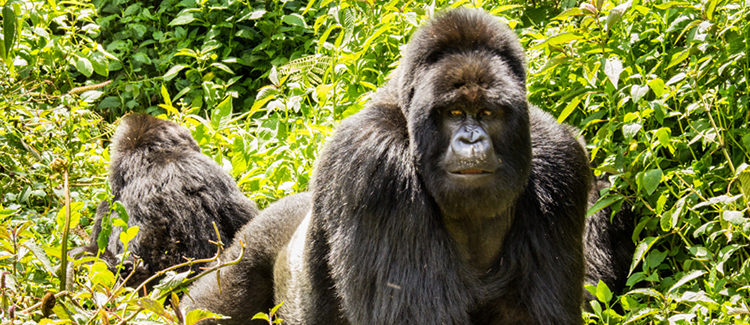 6 Days Virunga Gorilla Trekking & Nyiragongo Safari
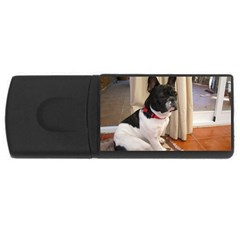 Sitting 3 French Bulldog 2GB USB Flash Drive (Rectangle)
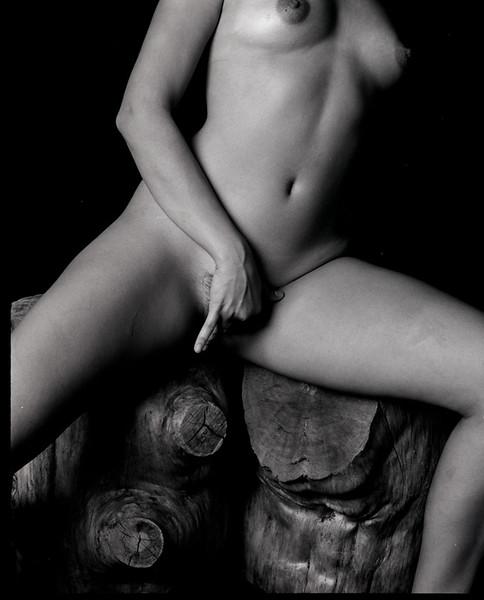 stumps pleasure cecilia bk8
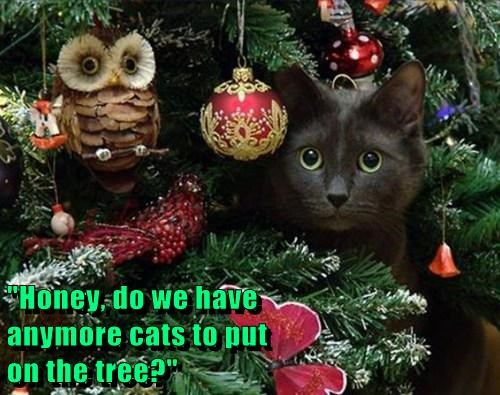 """Honey, do we have                                                          anymore cats to put                                                         on the tree?"""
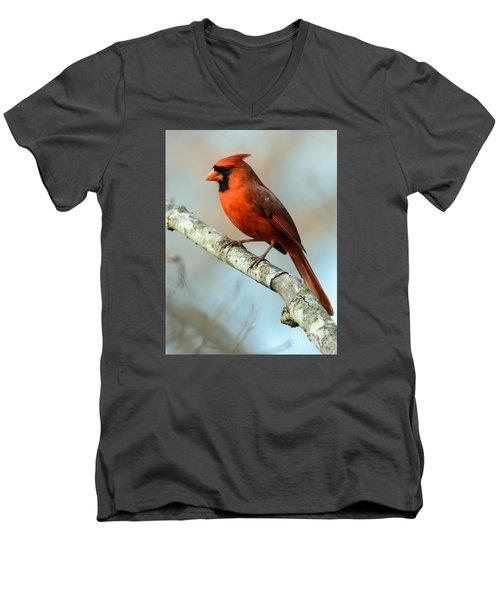 Male Cardinal Men's V-Neck T-Shirt by Debbie Green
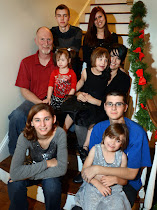 Our Crazy Family           (The 7 at Home!)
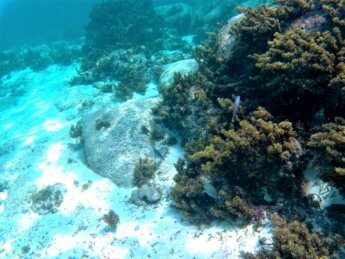 15 snorkeling Crab Cay Cayo Cangrejo Providencia Colombia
########################################
▶ **Exercise**:
Output the records above character for character, but leave each image out.

▶ **Task solution**:
 6 Days Virunga Gorilla Trekking & Nyiragongo Safari
 Sitting 3 French Bulldog 2GB USB Flash Drive (Rectangle)
 stumps pleasure cecilia bk8
 """Honey, do we have                                                          anymore cats to put                                                         on the tree?"""
 Male Cardinal Men's V-Neck T-Shirt by Debbie Green
 Our Crazy Family           (The 7 at Home!)
 15 snorkeling Crab Cay Cayo Cangrejo Providencia Colombia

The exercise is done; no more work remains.